Kocharian, who also attended the forum, was less sanguine in an interview with The Associated Press, calling himself "a realist" and refusing to forecast when an agreement might be reached.

Nagorno-Karabakh is a mountainous territory populated mainly by ethnic Armenians but nestled inside predominantly Muslim Azerbaijan. Its declaration of independence in 1988 sparked a six-year war that killed more than 30,000 people and drove about 1 million, mostly Azerbaijanis, from their homes.

While a 1994 cease-fire has largely held, some 200 people die every year as a result of the conflict, and the two southern Caucasus nations have failed to resolve the dispute over Nagorno-Karabakh's claims to independence.

In the past two years, Kocharian and Aliyev have held more than 15 meetings as part of a peace process shepherded by the United States, Russia, and France. The next round of negotiations is expected to start in Geneva in June.

Kocharian was meeting representatives from the three co-sponsors in New York on Saturday to prepare for next months' talks.

Kocharian said the outline of a settlement proposal is clear but that the details are very important and could take time. If an agreement is reached, Kocharian said it will take up to a year to implement - and the Armenian parliament would have to give its approval.

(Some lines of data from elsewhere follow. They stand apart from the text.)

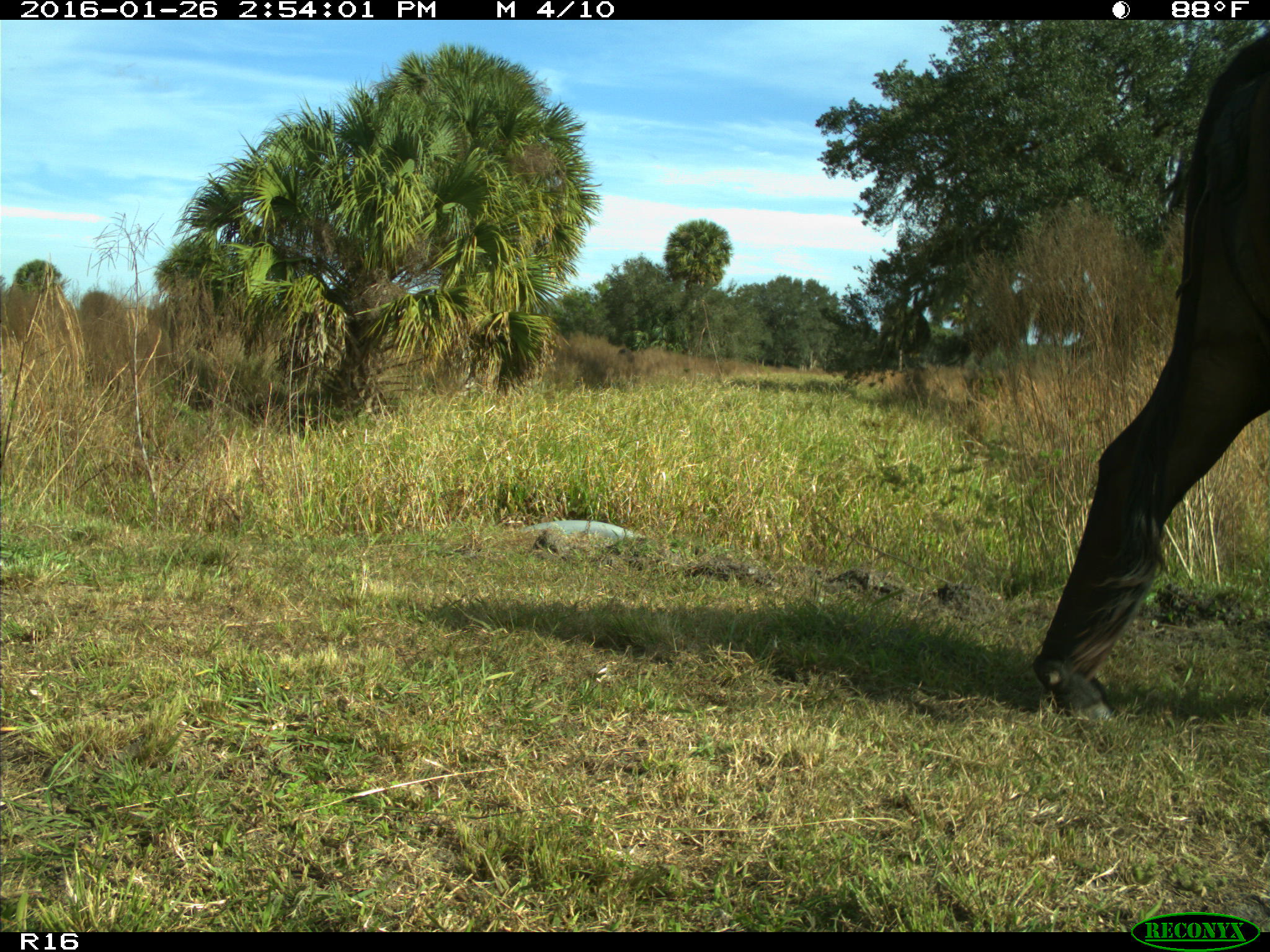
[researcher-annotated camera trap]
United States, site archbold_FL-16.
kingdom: Animalia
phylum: Chordata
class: Mammalia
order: Artiodactyla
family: Bovidae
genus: Bos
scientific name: Bos taurus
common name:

He insisted that Nagorno-Karabakh, whose population is about 150,000, must take part in discussions on a final settlement - and that an agreement must take into account that Nagorno-Karabakh has operated as an independent state since 1988.
"The current situation is irreversible and we cannot ignore that," said Kocharian, who asserted that "the new generation and the young people do not perceive Karabakh as a part of Azerbaijan. Time is doing its business."

Cavanaugh said Aliyev and Kocharian are committed to peace because they realize it will mean stability, greater investment, more jobs, and a better life for their peoples.

But he told the AP that getting the Armenian and Azerbaijani people behind an agreement and selling the tough compromises involved will test their political skills.

"People in Armenia and Azerbaijan see the need for peace,'' he said. "They see there's no jobs in their country for their children. They see they're stuck in a refugee camp waiting for a new life, and it depends on peace. But they don't fully see how to do compromise."